Diabetes is een ziekte die een zeer hoog percentage van de wereldpopulatie beïnvloedt en gerelateerd is aan defecten in de insulineproductie, maar ook met een slechte functie van insulinereceptoren.

Er zijn twee soorten diabetes: type I diabetes of jeugddiabetes, wat insuline-afhankelijk is, en type II diabetes of volwassen diabetes, wat niet insuline-afhankelijk is.

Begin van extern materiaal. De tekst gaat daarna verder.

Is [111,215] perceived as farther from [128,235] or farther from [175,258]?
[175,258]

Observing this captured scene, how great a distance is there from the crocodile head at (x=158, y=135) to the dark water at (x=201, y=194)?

Type I diabetes is te wijten aan onvoldoende insulineproductie en gaat gepaard met hyperglykemie en ketoacidosis. Type II diabetes is gerelateerd aan genetische factoren die zowel de insulineproductie als de functie van de receptoren beïnvloeden en gepaard gaat met hyperglykemie zonder ketoacidose.

Referenties

  1. American Diabetes Association. (2010). Diagnose en classificatie van diabetes mellitus. Diabeteszorg, 33 (supplement 1), S62-S69.
  2. Berne, r., & Levy, m. (1990). Fysiologie. Mosby; Internationale editie.
  3. Fox, s. Je. (2006). Human Physiology (9e ed.)). New York, VS: McGraw-Hill Press.
  4. Guyton, a., & Hall, J. (2006). Textbook of Medical Physiology (11e ed.)). Elsevier Inc.
  5. Lees, J., & Pilch, p. F. (1994). De insuline -ontvanger: structuur, functie en signalering. American Journal of Physiology-Cell Physiology, 266 (2), C319-C334.